▶ [WHAT IS REQUIRED] Copy out each line of the data below word for word, including the text in other languages, but leave out the pictures.
###
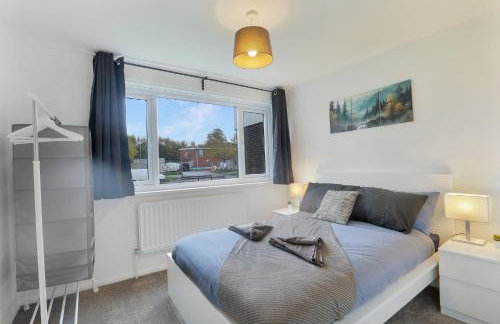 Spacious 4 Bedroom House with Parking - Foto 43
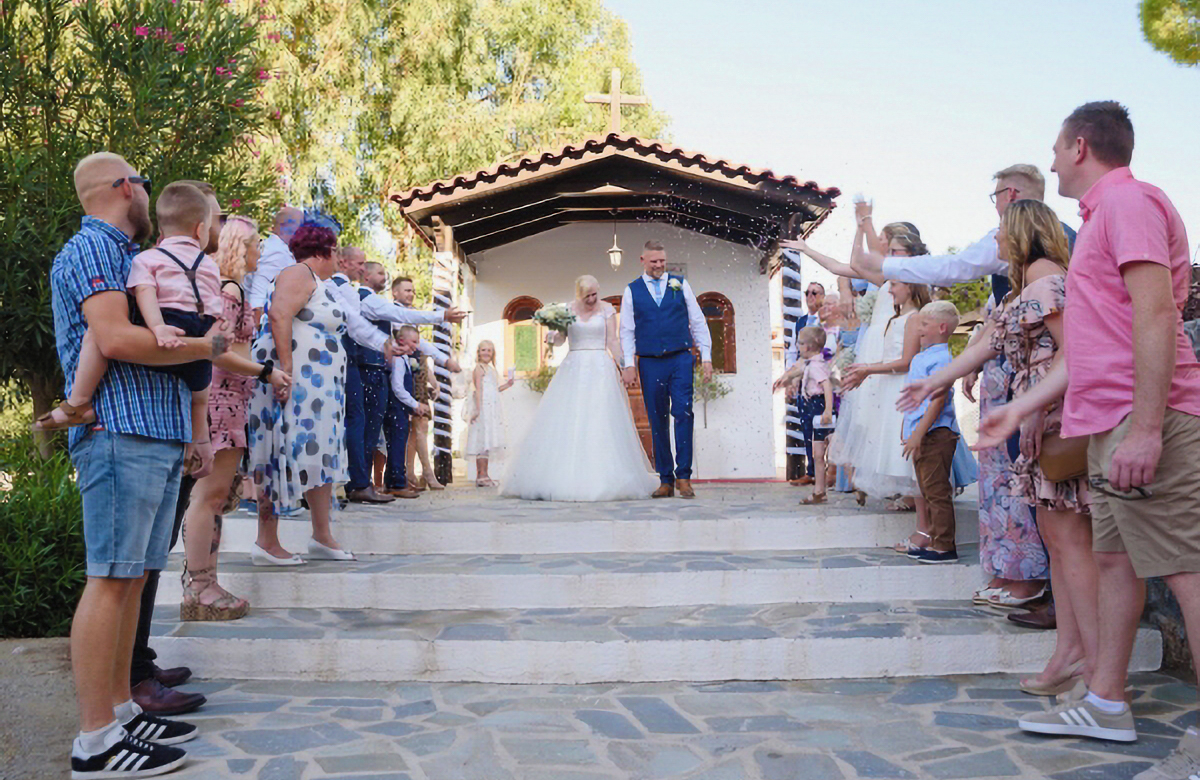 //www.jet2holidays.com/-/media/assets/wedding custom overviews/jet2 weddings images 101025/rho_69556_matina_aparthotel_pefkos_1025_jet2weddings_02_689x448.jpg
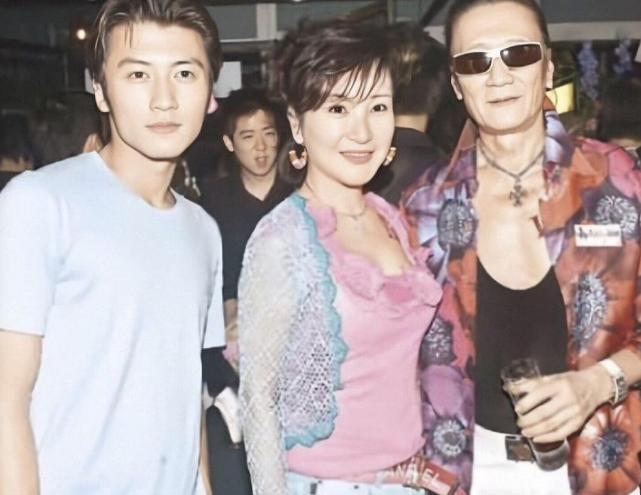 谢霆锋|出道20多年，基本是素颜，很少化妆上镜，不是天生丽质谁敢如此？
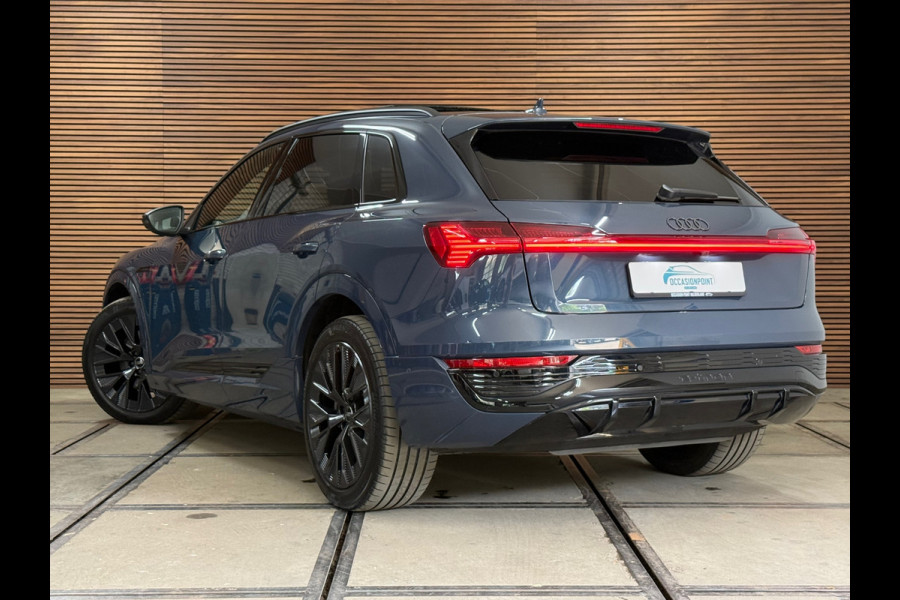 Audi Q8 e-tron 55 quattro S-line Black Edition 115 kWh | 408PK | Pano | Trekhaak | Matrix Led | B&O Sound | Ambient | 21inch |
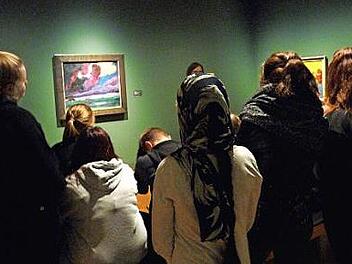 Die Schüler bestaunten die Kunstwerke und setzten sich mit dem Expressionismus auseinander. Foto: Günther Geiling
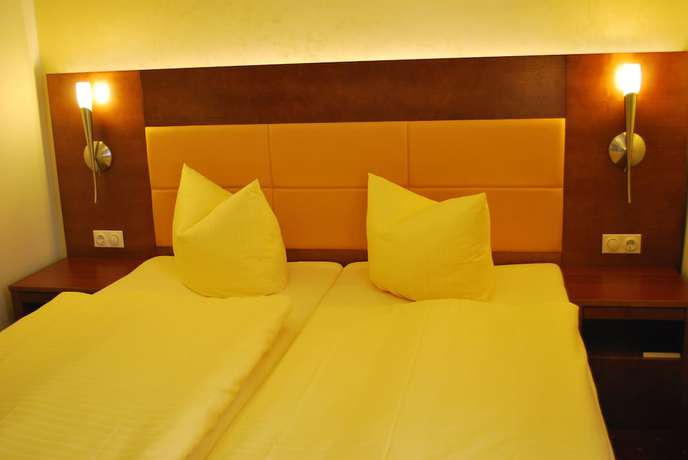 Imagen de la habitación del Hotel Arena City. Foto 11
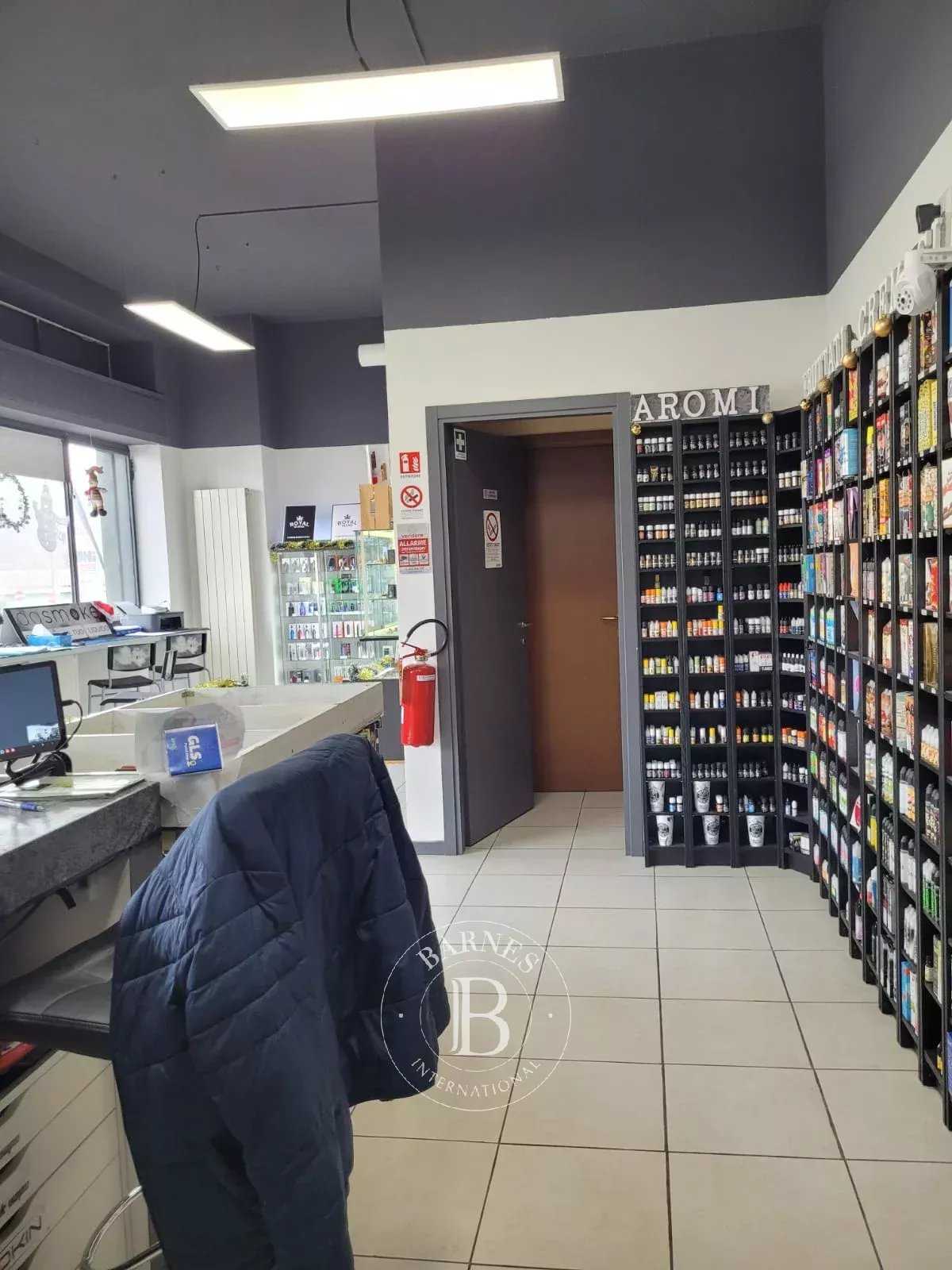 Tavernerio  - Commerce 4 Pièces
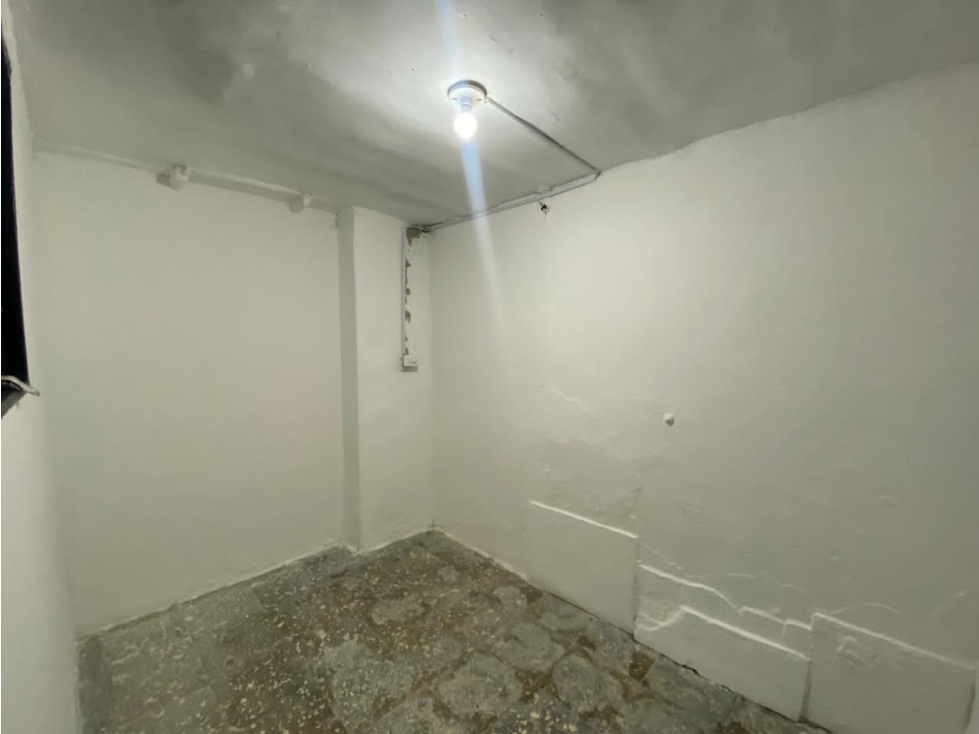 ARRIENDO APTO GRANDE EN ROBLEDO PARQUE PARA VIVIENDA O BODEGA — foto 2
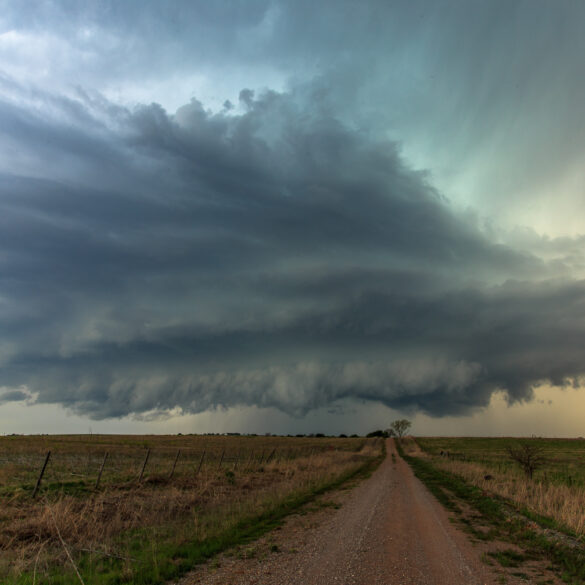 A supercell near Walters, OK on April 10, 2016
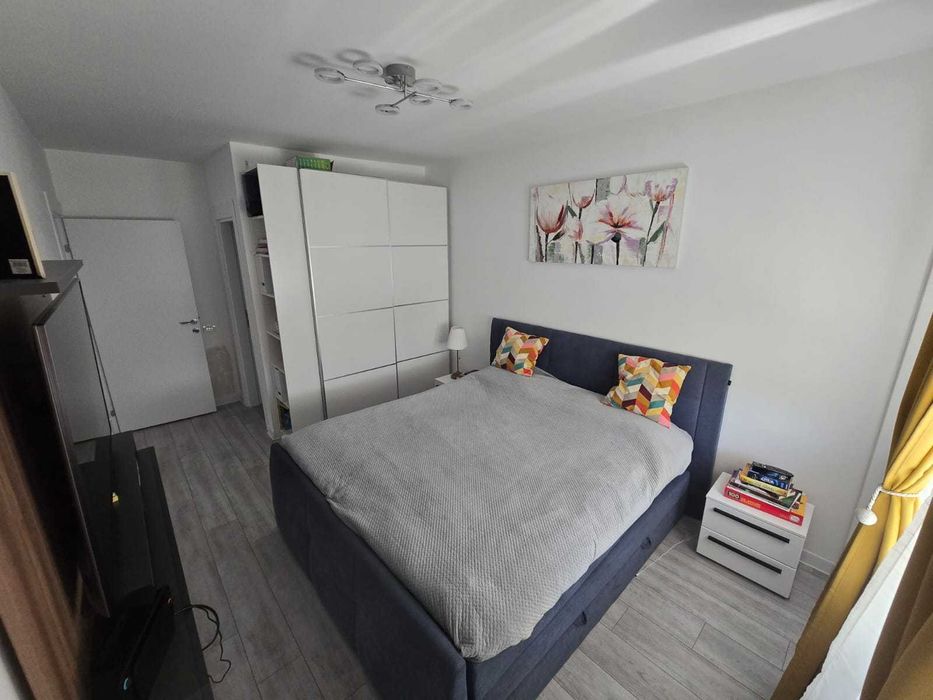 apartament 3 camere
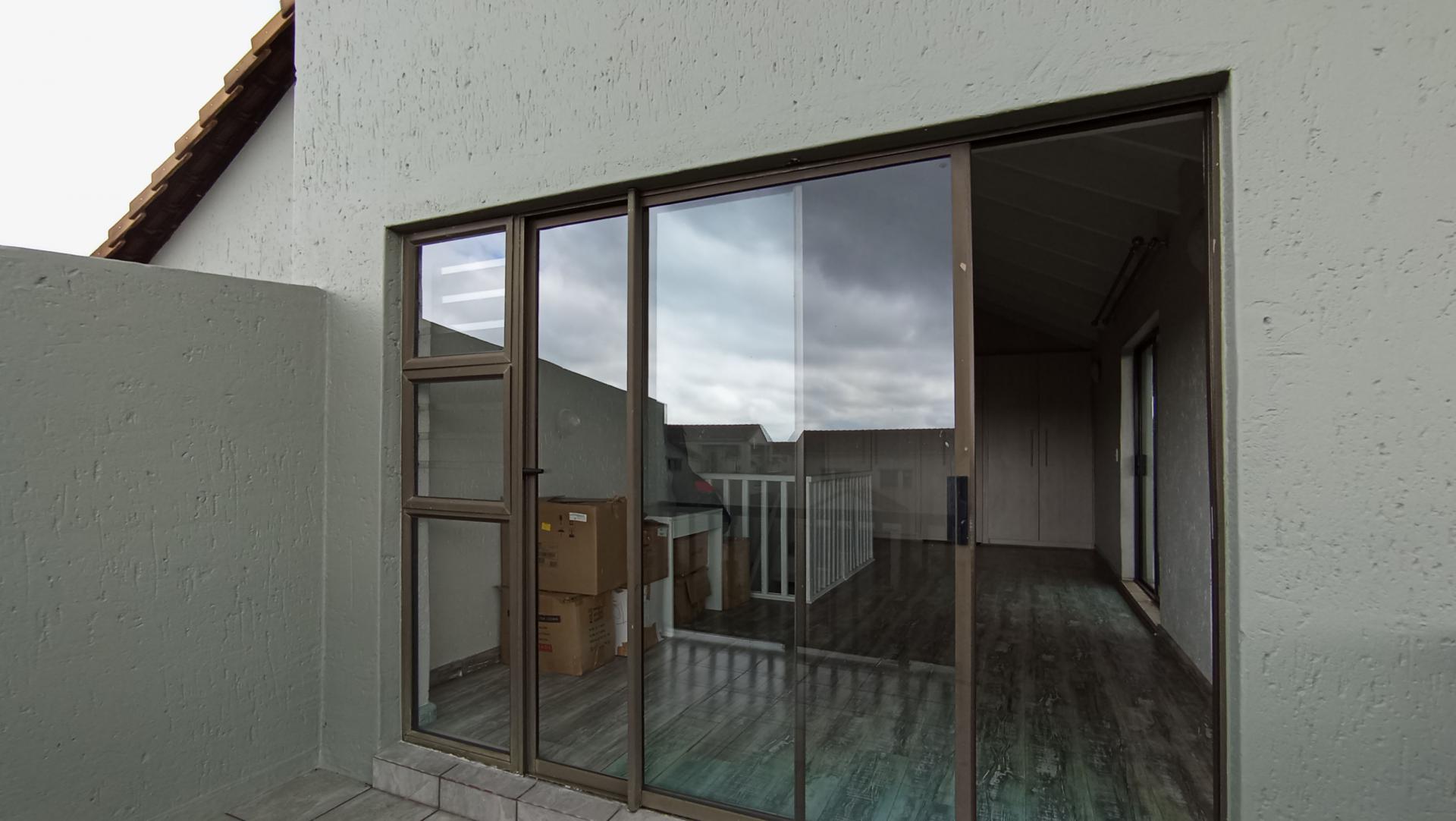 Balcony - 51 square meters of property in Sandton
###
▶ [TASK RESPONSE]
 Spacious 4 Bedroom House with Parking - Foto 43
 //www.jet2holidays.com/-/media/assets/wedding custom overviews/jet2 weddings images 101025/rho_69556_matina_aparthotel_pefkos_1025_jet2weddings_02_689x448.jpg
 谢霆锋|出道20多年，基本是素颜，很少化妆上镜，不是天生丽质谁敢如此？
 Audi Q8 e-tron 55 quattro S-line Black Edition 115 kWh | 408PK | Pano | Trekhaak | Matrix Led | B&O Sound | Ambient | 21inch |
 Die Schüler bestaunten die Kunstwerke und setzten sich mit dem Expressionismus auseinander. Foto: Günther Geiling
 Imagen de la habitación del Hotel Arena City. Foto 11
 Tavernerio  - Commerce 4 Pièces
 ARRIENDO APTO GRANDE EN ROBLEDO PARQUE PARA VIVIENDA O BODEGA — foto 2
 A supercell near Walters, OK on April 10, 2016
 apartament 3 camere
 Balcony - 51 square meters of property in Sandton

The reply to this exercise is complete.